Teks Sumber:
══════

Di halaman Kantor Perpustakaan dan Arsip Kotamadya Yogyakarta ini, kami menghadap ke sebuah bangunan lama yang berasitektur unik, khas Belanda. Bangunan dengan dinding warna putih dan jendela berwarna biru muda itu diatapi dengan atap membentuk limas runcing. Gaya bangunan itu masih asli bekas peninggalan Belanda. Dulu, bangunan ini pernah dijadikan sebagai gedung pemerintahan Kotabaru dan pernah menjadi rumah dinas Wakil Jenderal Sudirman yang bernama Urip Sumoharjo.

Batu Monumen Gugurnya Taruna di Medan Plataran Kalasan saat membela kemerdekaan 1945. (Foto doc. Arini Sa'adah)

Kami pun dibawa menuju lokasi-lokasi di sisi timur Kotabaru yang menyimpan banyak kisah sejarah. Daerah pemukiman Kotabaru didesain oleh seorang arsitek asal Inggris. Wilayah ini dulu mengusung konsep Garden City dengan langgam bangunan Indis.

Garden City yaitu perpaduan antara desa dan kota. Inilah mengapa banyak ditemukan unsur pepohonan dan greenbelt di wilayah ini serta keberadaan boulevard yaitu jalan raya dua jalur yang di tengahnya ada jalur khusus pejalan kaki.

══════

Cuplikan Data:
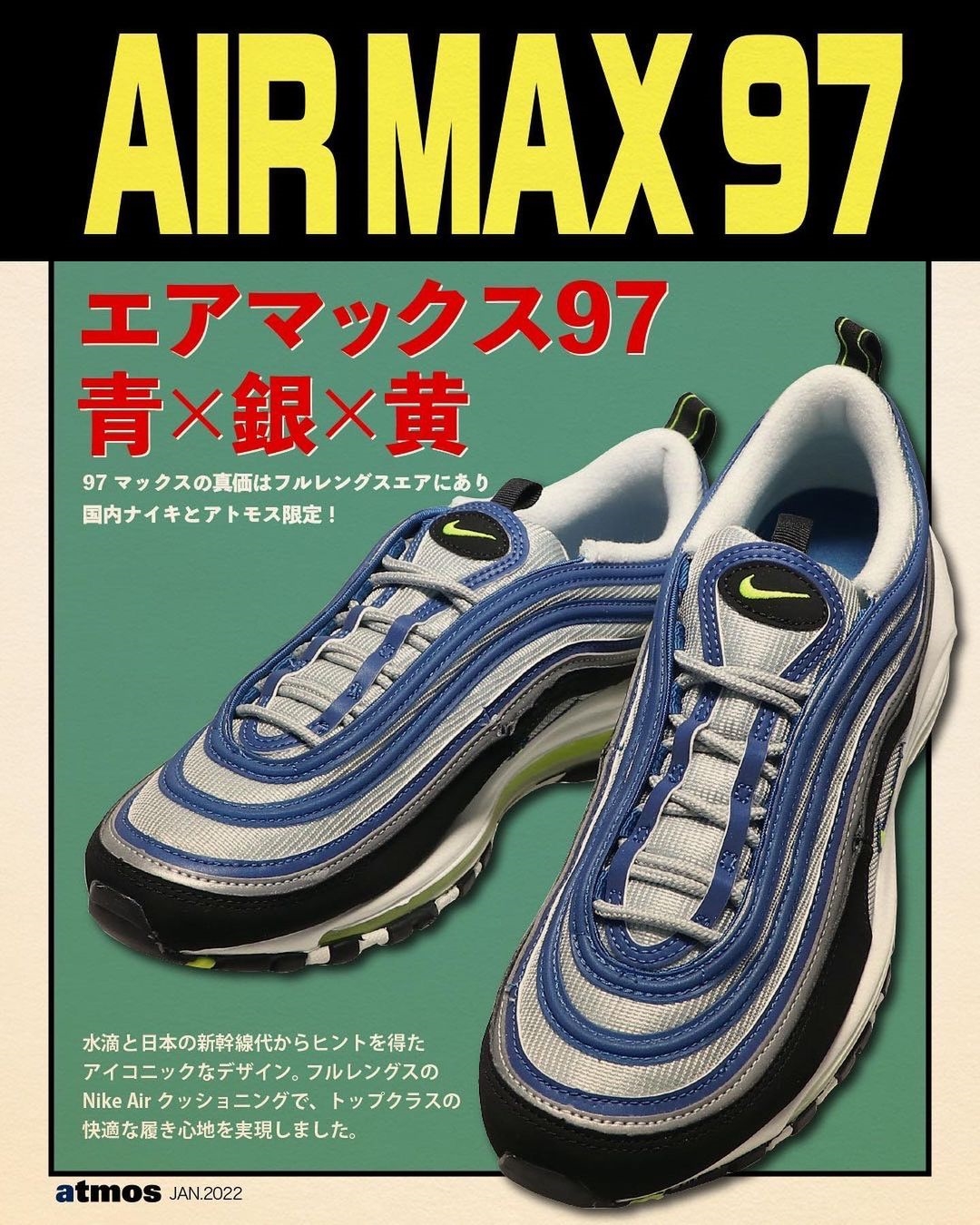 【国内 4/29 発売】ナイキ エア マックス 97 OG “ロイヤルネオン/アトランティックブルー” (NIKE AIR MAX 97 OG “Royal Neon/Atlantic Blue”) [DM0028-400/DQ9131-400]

══════

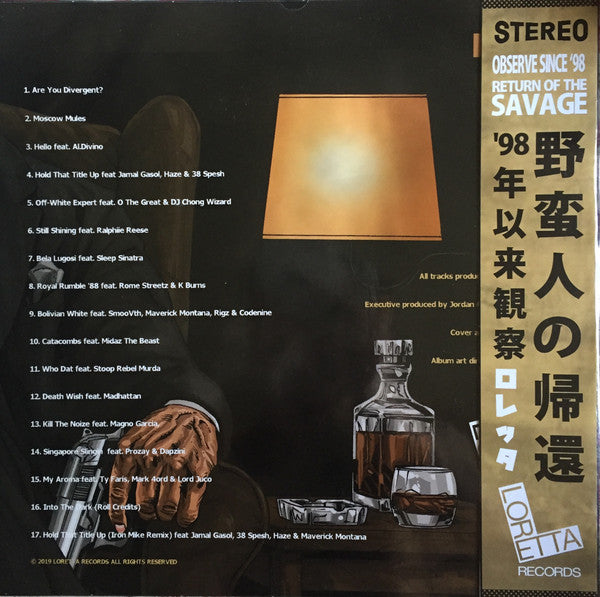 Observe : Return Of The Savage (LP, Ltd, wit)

══════

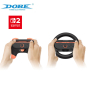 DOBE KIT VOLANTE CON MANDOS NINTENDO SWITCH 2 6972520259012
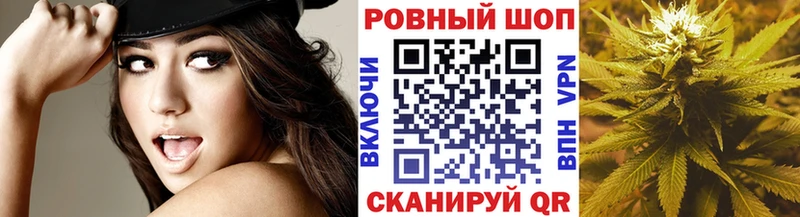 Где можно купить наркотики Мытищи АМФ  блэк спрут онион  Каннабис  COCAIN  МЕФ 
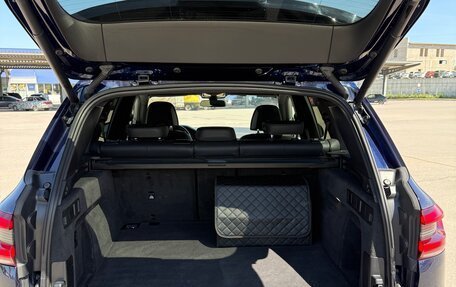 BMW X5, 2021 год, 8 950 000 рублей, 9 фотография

══════

Rincian Tugas:
Berikan salinan persis bagian teks tentang Kotabaru, dari "Di halaman Kantor" sampai "langgam bangunan Indis.".

Penyelesaian Tugas:
Di halaman Kantor Perpustakaan dan Arsip Kotamadya Yogyakarta ini, kami menghadap ke sebuah bangunan lama yang berasitektur unik, khas Belanda. Bangunan dengan dinding warna putih dan jendela berwarna biru muda itu diatapi dengan atap membentuk limas runcing. Gaya bangunan itu masih asli bekas peninggalan Belanda. Dulu, bangunan ini pernah dijadikan sebagai gedung pemerintahan Kotabaru dan pernah menjadi rumah dinas Wakil Jenderal Sudirman yang bernama Urip Sumoharjo.

Batu Monumen Gugurnya Taruna di Medan Plataran Kalasan saat membela kemerdekaan 1945. (Foto doc. Arini Sa'adah)

Kami pun dibawa menuju lokasi-lokasi di sisi timur Kotabaru yang menyimpan banyak kisah sejarah. Daerah pemukiman Kotabaru didesain oleh seorang arsitek asal Inggris. Wilayah ini dulu mengusung konsep Garden City dengan langgam bangunan Indis.